Экипаж запустил двигатели, машина начала свистеть, все затихли. Обороты нарастали, и «корова»[80]
пошла на взлет. Вертолёт набрал скорость и тяжело оторвался от земли…Кроме неба и солнца, которое безжалостно било в стекло, в иллюминаторы ничего не было видно.
Пролетев чуть больше ста километров, воздушная машина пошла на снижение.
Приземлились. Вышли. Из-за поднявшейся пыли видимость была плохая.
Как только «вертушка» ушла прозвучали выстрелы.
В двухстах метрах от нас три орудия били прямой наводкой в гору, разделенную двумя хребтами.
«Вот и Вьетнам! — подумал я. — Началось веселье!»
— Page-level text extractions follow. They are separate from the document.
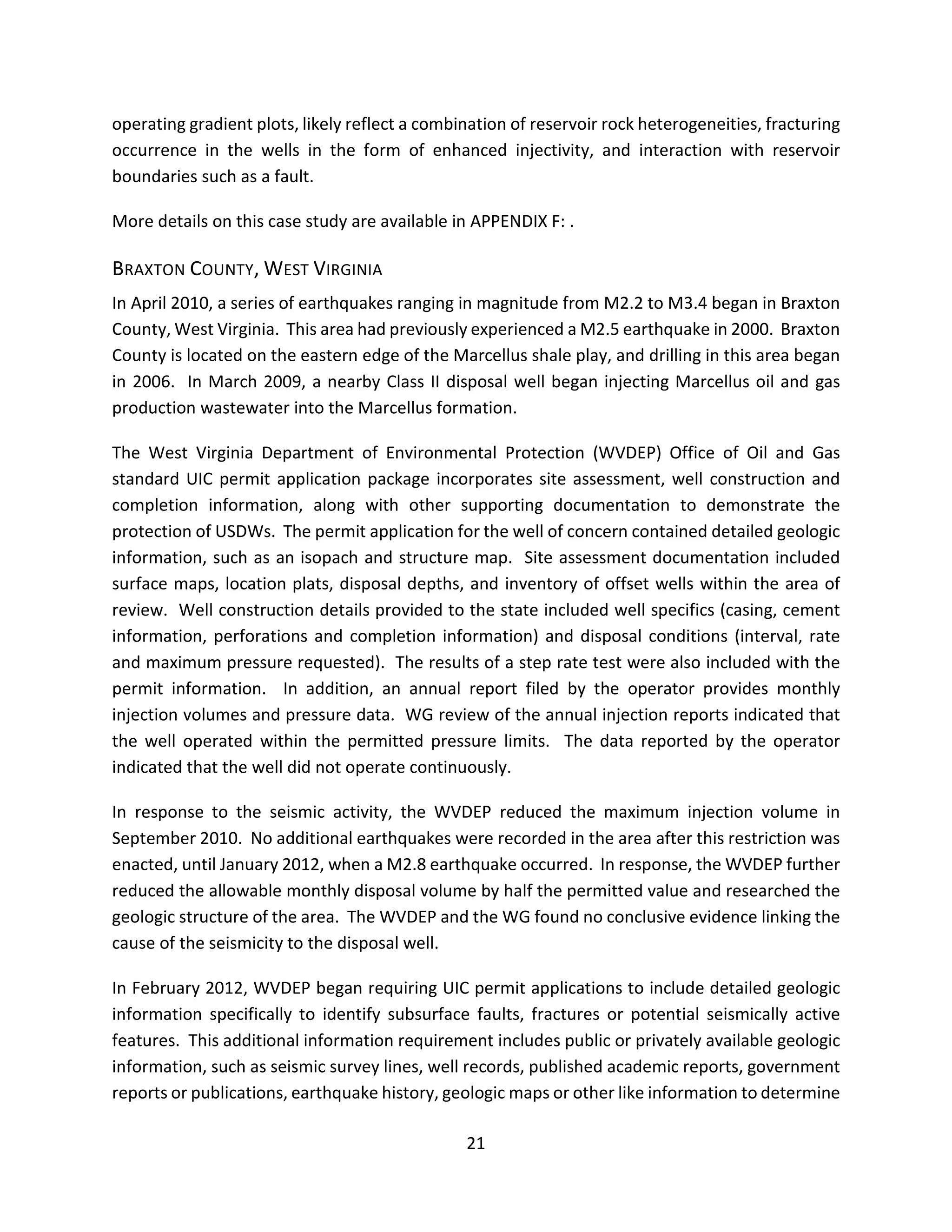 operating gradient plots, likely reflect a combination of reservoir rock heterogeneities, fracturing occurrence in the wells in the form of enhanced injectivity, and interaction with reservoir boundaries such as a fault.

More details on this case study are available in APPENDIX F: .

BRAXTON COUNTY, WEST VIRGINIA

In April 2010, a series of earthquakes ranging in magnitude from M2.2 to M3.4 began in Braxton County, West Virginia. This area had previously experienced a M2.5 earthquake in 2000. Braxton County is located on the eastern edge of the Marcellus shale play, and drilling in this area began in 2006. In March 2009, a nearby Class II disposal well began injecting Marcellus oil and gas production wastewater into the Marcellus formation.

The West Virginia Department of Environmental Protection (WVDEP) Office of Oil and Gas standard UIC permit application package incorporates site assessment, well construction and completion information, along with other supporting documentation to demonstrate the protection of USDWs. The permit application for the well of concern contained detailed geologic information, such as an isopach and structure map. Site assessment documentation included surface maps, location plats, disposal depths, and inventory of offset wells within the area of review. Well construction details provided to the state included well specifics (casing, cement information, perforations and completion information) and disposal conditions (interval, rate and maximum pressure requested). The results of a step rate test were also included with the permit information. In addition, an annual report filed by the operator provides monthly injection volumes and pressure data. WG review of the annual injection reports indicated that the well operated within the permitted pressure limits. The data reported by the operator indicated that the well did not operate continuously.

In response to the seismic activity, the WVDEP reduced the maximum injection volume in September 2010. No additional earthquakes were recorded in the area after this restriction was enacted, until January 2012, when a M2.8 earthquake occurred. In response, the WVDEP further reduced the allowable monthly disposal volume by half the permitted value and researched the geologic structure of the area. The WVDEP and the WG found no conclusive evidence linking the cause of the seismicity to the disposal well.

In February 2012, WVDEP began requiring UIC permit applications to include detailed geologic information specifically to identify subsurface faults, fractures or potential seismically active features. This additional information requirement includes public or privately available geologic information, such as seismic survey lines, well records, published academic reports, government reports or publications, earthquake history, geologic maps or other like information to determine

21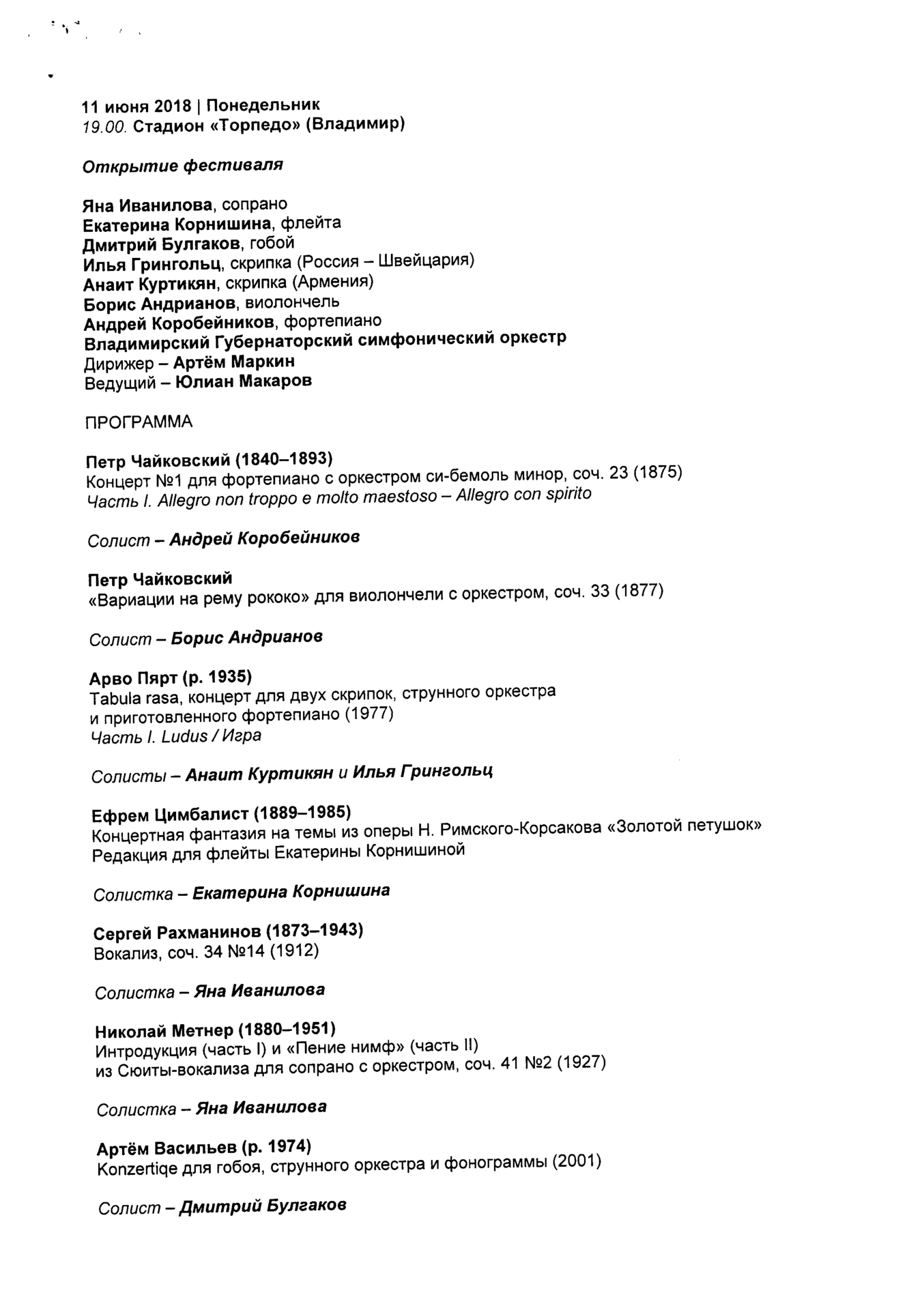 11 июня 2018 | Понедельник
19.00. Стадион «Торпедо» (Владимир)

Открытие фестиваля

Яна Иванилова, сопрано
Екатерина Корнишина, флейта
Дмитрий Булгаков, гобой
Илья Грингольц, скрипка (Россия – Швейцария)
Анаит Куртикян, скрипка (Армения)
Борис Андрианов, виолончель
Андрей Коробейников, фортепиано
Владимирский Губернаторский симфонический оркестр
Дирижер – Артём Маркин
Ведущий – Юлиан Макаров

ПРОГРАММА

Петр Чайковский (1840–1893)
Концерт №1 для фортепиано с оркестром си-бемоль минор, соч. 23 (1875)
Часть I. Allegro non troppo e molto maestoso – Allegro con spirito

Солист – Андрей Коробейников

Петр Чайковский
«Вариации на рему рококо» для виолончели с оркестром, соч. 33 (1877)

Солист – Борис Андрианов

Арво Пярт (р. 1935)
Tabula rasa, концерт для двух скрипок, струнного оркестра и приготовленного фортепиано (1977)
Часть I. Ludus / Игра

Солисты – Анаит Куртикян и Илья Грингольц

Ефрем Цимбалист (1889–1985)
Концертная фантазия на темы из оперы Н. Римского-Корсакова «Золотой петушок»
Редакция для флейты Екатерины Корнишиной

Солистка – Екатерина Корнишина

Сергей Рахманинов (1873–1943)
Вокализ, соч. 34 №14 (1912)

Солистка – Яна Иванилова

Николай Метнер (1880–1951)
Интродукция (часть I) и «Пение нимф» (часть II)
из Сюиты-вокализа для сопрано с оркестром, соч. 41 №2 (1927)

Солистка – Яна Иванилова

Артём Васильев (р. 1974)
Konzertiqe для гобоя, струнного оркестра и фонограммы (2001)

Солист – Дмитрий Булгаков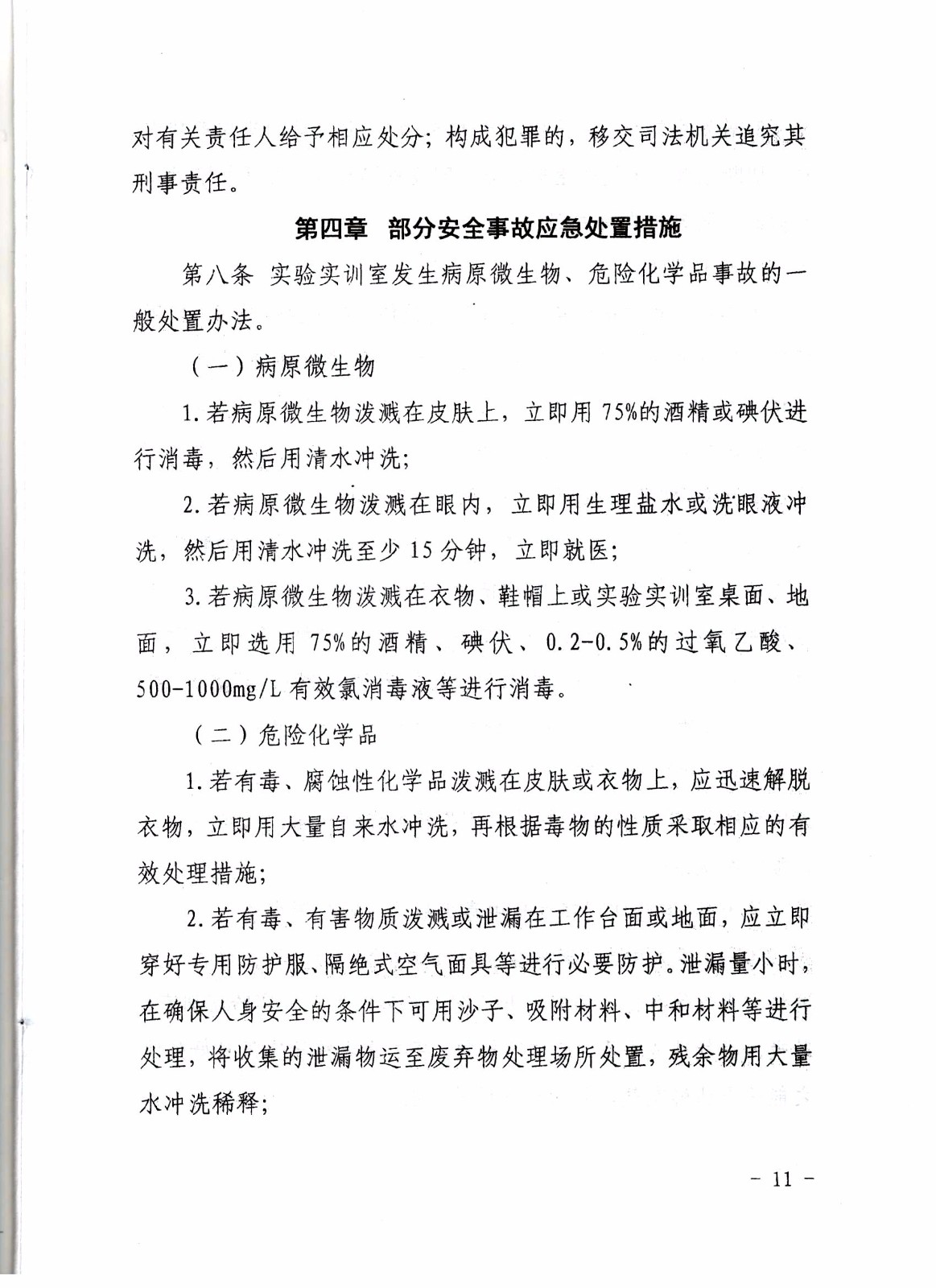 对有关责任人给予相应处分；构成犯罪的，移交司法机关追究其刑事责任。

第四章 部分安全事故应急处置措施

第八条 实验实训室发生病原微生物、危险化学品事故的一般处置办法。

（一）病原微生物

1.若病原微生物泼溅在皮肤上，立即用75%的酒精或碘伏进行消毒，然后用清水冲洗；

2.若病原微生物泼溅在眼内，立即用生理盐水或洗眼液冲洗，然后用清水冲洗至少15分钟，立即就医；

3.若病原微生物泼溅在衣物、鞋帽上或实验实训室桌面、地面，立即选用75%的酒精、碘伏、0.2-0.5%的过氧乙酸、500-1000mg/L有效氯消毒液等进行消毒。

（二）危险化学品

1.若有毒、腐蚀性化学品泼溅在皮肤或衣物上，应迅速解脱衣物，立即用大量自来水冲洗，再根据毒物的性质采取相应的有效处理措施；

2.若有毒、有害物质泼溅或泄漏在工作台面或地面，应立即穿好专用防护服、隔绝式空气面具等进行必要防护。泄漏量小时，在确保人身安全的条件下可用沙子、吸附材料、中和材料等进行处理，将收集的泄漏物运至废弃物处理场所处置，残余物用大量水冲洗稀释；

- 11 -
И похоже, так думал не я один! Ведь суть спецназа — это война. Спецназ не проверяется на соревнованиях, кто больше присядет или больше подтянется. Проверка спецназа — это бой с превосходящими силами противника. Поэтому, все бойцы отряда были рады возможности пройти через что-то действительно серьезное! Только один боец не был рад. Точнее он тоже радовался, но по нему этого заметно не было. Это был парень азиатских кровей, неулыбчивый, молчаливый, то ли якут, то ли бурят. На его лице, словно застыла маска великой скорби. Как будто его деревню рядом с Камбоджей сожгли американские морпехи. По крайней мере, мне в голову лезли именно такие мысли. «Плачущий убийца». Так его прозвал замполит группы — Диджей Вова.